The task
Reproduce each of the following items word for word, leaving out the pictures.

Record extracts

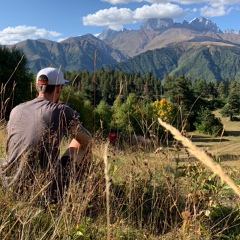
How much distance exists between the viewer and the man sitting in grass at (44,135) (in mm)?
2613

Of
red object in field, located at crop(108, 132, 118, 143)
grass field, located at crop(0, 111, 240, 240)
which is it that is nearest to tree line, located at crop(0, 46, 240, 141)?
red object in field, located at crop(108, 132, 118, 143)

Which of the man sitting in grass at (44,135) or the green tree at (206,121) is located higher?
the man sitting in grass at (44,135)

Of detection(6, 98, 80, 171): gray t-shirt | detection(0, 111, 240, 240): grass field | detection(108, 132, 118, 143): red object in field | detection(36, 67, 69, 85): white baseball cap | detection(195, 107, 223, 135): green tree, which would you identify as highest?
detection(36, 67, 69, 85): white baseball cap

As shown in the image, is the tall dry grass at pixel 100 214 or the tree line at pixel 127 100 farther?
the tree line at pixel 127 100

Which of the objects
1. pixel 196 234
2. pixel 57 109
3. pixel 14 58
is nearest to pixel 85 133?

Solution
How much distance exists between the viewer and the man sitting in grass at (44,135) (in mm)?
2613

Of
red object in field, located at crop(108, 132, 118, 143)
grass field, located at crop(0, 111, 240, 240)
which is it that is nearest to tree line, located at crop(0, 46, 240, 141)?
red object in field, located at crop(108, 132, 118, 143)

Which of the man sitting in grass at (44,135) or the green tree at (206,121) is located higher?
the man sitting in grass at (44,135)

Of detection(6, 98, 80, 171): gray t-shirt | detection(0, 111, 240, 240): grass field | detection(108, 132, 118, 143): red object in field | detection(36, 67, 69, 85): white baseball cap | detection(195, 107, 223, 135): green tree, which would you identify as highest?
detection(36, 67, 69, 85): white baseball cap

As shown in the image, is the tall dry grass at pixel 100 214 or the tree line at pixel 127 100 farther?
the tree line at pixel 127 100

Which of the objects
1. pixel 196 234
2. pixel 57 109
3. pixel 14 58
is nearest to pixel 85 133?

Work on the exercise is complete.